What a horribly wet month we have had (and yes, I know its winter), but despite the weather it has been an eventful month.
The Selwyn River began flowing for its entire length for the first time in years, which has seen many jump for joy (no pun intended, Mike Joy), regardless of how short-lived this phenomenon might be. Hopefully, too, all that rain will be recharging our aquifers. So, what else has the month brought us here in Canterbury?
Decisions on Plan Change 5 (PC5) to Canterbury’s Land and Water Regional Plan were released at the end of June, 2017. PC5 was to bring into regulation good management practice, or GMP. Eight parties have appealed this, mostly in relation to the Farm Portal (the online tool that will be used to determine whether you are farming at GMP or not), and how irrigation management and fertiliser is treated by the Farm Portal.
I am not familiar with the issues relating to fertiliser, but the irrigation aspect of the Farm Portal is flawed. The Farm Portal assumes that irrigation is 100% efficient. It’s not. Even the best-designed and well-operated centre pivot irrigator is not 100% efficient. So, what does this mean?

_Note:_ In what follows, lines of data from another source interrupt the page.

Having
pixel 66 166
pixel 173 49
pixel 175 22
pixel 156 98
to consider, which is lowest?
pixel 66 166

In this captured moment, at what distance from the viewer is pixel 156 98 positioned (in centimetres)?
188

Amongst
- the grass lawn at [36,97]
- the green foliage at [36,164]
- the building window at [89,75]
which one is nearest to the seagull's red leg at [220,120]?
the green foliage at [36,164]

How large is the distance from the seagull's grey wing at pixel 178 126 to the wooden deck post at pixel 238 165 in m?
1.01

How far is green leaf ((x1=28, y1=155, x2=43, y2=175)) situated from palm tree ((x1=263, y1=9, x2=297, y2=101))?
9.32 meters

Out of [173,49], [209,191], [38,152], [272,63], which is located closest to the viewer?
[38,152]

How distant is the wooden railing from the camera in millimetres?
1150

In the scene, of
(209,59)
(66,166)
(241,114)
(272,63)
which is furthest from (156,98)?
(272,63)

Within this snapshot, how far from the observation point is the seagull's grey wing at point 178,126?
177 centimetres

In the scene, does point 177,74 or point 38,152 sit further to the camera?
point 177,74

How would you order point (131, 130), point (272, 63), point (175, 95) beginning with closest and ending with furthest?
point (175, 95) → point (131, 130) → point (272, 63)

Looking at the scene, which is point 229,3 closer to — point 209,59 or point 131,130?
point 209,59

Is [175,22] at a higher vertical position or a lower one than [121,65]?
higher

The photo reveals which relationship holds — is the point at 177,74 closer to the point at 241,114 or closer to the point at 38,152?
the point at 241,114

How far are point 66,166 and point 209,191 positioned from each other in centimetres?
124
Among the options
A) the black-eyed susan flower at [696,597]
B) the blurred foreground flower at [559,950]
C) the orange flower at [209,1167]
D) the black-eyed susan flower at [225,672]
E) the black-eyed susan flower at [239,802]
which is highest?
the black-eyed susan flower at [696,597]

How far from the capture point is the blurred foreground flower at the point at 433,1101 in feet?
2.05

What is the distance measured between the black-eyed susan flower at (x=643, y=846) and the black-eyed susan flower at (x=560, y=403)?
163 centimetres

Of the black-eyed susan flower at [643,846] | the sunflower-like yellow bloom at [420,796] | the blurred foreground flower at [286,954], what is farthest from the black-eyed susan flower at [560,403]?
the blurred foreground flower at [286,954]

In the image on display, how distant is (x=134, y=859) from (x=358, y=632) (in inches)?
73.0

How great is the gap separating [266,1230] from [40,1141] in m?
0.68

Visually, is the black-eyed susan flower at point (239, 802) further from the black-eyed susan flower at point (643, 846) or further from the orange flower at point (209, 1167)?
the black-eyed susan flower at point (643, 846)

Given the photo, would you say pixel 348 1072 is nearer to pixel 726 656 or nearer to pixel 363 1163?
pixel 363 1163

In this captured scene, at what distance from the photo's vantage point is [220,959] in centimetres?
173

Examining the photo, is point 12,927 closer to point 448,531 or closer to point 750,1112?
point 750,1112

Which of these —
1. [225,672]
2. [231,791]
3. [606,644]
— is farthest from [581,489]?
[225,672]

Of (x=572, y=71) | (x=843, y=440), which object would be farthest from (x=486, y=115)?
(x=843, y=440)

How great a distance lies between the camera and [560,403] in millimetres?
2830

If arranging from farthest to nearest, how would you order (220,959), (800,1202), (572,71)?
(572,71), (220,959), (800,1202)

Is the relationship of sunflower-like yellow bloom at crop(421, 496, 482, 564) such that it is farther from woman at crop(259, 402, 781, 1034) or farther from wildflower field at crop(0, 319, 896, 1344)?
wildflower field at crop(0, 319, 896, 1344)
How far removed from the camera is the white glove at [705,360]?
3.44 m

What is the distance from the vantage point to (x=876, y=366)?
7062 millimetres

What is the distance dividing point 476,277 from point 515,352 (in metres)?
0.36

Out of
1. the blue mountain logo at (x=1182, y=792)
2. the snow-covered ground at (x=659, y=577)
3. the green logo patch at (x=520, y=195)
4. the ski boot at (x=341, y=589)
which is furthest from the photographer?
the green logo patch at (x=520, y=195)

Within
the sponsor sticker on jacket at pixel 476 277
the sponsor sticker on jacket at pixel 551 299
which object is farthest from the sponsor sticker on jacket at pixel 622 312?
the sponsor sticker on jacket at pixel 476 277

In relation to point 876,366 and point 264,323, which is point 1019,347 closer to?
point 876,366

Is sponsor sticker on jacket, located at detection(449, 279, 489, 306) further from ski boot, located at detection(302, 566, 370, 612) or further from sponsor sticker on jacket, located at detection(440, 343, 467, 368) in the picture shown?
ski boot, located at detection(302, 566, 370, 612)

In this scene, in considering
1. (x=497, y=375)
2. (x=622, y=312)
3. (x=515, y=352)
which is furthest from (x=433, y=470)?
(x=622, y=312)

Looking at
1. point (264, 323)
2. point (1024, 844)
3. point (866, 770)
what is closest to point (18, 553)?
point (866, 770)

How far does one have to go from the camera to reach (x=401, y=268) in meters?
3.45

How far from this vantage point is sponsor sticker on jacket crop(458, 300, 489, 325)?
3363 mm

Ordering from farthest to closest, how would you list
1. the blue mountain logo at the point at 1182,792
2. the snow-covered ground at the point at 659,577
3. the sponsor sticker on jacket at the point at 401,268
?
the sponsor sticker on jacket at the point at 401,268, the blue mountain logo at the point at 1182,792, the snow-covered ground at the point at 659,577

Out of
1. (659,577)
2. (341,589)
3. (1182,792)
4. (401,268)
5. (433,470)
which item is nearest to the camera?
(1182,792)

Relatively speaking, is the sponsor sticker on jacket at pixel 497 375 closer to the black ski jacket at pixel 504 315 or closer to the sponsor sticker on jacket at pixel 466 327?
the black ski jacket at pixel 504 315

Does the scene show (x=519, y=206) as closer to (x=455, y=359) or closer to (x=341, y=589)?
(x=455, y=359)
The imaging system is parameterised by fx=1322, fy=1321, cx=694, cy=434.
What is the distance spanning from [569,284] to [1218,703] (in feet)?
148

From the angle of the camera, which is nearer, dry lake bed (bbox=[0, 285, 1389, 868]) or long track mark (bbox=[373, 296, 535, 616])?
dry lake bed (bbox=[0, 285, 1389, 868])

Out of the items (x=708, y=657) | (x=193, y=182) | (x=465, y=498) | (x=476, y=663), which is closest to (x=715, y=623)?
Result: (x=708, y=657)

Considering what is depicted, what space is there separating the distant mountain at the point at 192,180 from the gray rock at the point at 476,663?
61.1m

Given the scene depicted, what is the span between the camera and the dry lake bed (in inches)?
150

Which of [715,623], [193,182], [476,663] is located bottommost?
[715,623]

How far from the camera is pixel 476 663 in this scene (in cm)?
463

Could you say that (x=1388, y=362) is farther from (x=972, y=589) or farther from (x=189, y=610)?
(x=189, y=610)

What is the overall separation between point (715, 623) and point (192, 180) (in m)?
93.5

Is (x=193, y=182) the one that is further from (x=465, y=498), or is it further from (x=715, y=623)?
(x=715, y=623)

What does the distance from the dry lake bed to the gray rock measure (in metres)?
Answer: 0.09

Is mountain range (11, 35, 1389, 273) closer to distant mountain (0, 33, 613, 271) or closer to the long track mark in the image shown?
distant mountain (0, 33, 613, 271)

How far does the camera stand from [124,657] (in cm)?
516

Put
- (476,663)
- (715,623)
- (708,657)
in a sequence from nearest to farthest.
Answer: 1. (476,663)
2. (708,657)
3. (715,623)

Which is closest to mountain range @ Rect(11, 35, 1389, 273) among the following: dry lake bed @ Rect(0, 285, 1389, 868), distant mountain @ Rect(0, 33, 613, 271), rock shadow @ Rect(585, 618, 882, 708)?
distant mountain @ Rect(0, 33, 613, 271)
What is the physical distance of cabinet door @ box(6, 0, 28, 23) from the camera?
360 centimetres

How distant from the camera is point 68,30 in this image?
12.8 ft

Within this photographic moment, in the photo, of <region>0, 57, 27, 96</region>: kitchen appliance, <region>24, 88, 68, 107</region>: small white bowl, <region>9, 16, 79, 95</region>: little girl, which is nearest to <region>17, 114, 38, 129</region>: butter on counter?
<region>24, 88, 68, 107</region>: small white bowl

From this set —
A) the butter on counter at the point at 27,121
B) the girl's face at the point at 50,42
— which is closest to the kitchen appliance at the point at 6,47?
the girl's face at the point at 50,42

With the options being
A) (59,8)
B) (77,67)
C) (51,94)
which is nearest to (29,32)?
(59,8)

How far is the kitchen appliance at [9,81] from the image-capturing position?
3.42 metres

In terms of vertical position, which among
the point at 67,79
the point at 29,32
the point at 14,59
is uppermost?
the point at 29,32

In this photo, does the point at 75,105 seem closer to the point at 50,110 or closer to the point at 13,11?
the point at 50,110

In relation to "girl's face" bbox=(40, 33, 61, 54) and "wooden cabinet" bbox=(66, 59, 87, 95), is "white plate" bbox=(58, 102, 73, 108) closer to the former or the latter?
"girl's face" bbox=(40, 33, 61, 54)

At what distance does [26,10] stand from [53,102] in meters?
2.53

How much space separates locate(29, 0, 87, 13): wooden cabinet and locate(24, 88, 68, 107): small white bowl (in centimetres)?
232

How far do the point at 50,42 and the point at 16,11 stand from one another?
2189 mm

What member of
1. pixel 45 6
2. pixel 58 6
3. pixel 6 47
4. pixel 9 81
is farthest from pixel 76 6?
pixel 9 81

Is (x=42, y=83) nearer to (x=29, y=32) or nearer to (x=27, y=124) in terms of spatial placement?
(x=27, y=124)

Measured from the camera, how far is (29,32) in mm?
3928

Well, it means that anybody that has irrigation on-farm is highly unlikely to meet GMP as determined by the Farm Portal.
To meet this unrealistically high standard, farmers would be forced to upgrade irrigation systems, and for many there is a significant cost to this.
To meet this unrealistically high standard, farmers would be forced to upgrade irrigation systems, and for many there is a significant cost to this. GMP at its core is about “doing the best with what you have got”, and the failure of the commissioners hearing Plan Change 5 to acknowledge this and take into consideration the requests by industry to change the Farm Portal is a massive failing with unintended consequences for PC5. Because of the appeals, PC5 is not likely to be operative before the end of 2017.
We are also starting to get to the business end of the Healthy Catchments Project. This is the sub-regional planning process for the area south of the Rangitata River to south of the Pareora River and everywhere in between (known as the OTOP zone). What is known as the “solutions package” is to be determined by September, 2017 (and that is now only a month away). The solutions package comprises recommendations on how to manage the water resources of the OTOP zone and will form the basis of the sub-regional plan, and another plan change to the Canterbury Land and Water Regional Plan.
I have been actively involved in this process in the past month, both professionally as well as helping my local catchment group prepare a presentation to the OTOP zone committee on what it would like to see in the solutions package.
On this front, it has been a month of sheer frustration – chocolate might be off the menu, but plenty of wine has been consumed in attempts to ease the stress levels. At this stage of the process, the science is still not right (or not done at all), allocation figures are incorrect, and there is still a huge lack of comprehension generally about this process and the ramifications it could have.
There is an expectation that the OTOP zone committee adopts a solutions package based on incomplete science and on the ideals of the catchment groups that exist in the OTOP zone, many of whom still believe that no change to the status quo is needed, failing to understand that status quo is simply not an acceptable option (whether rightly or wrongly).
So, as August begins, I am hoping for a quieter month, with plenty of sunshine to dry out the place, and even though less wine should probably also be on the cards, that just doesn’t seem right.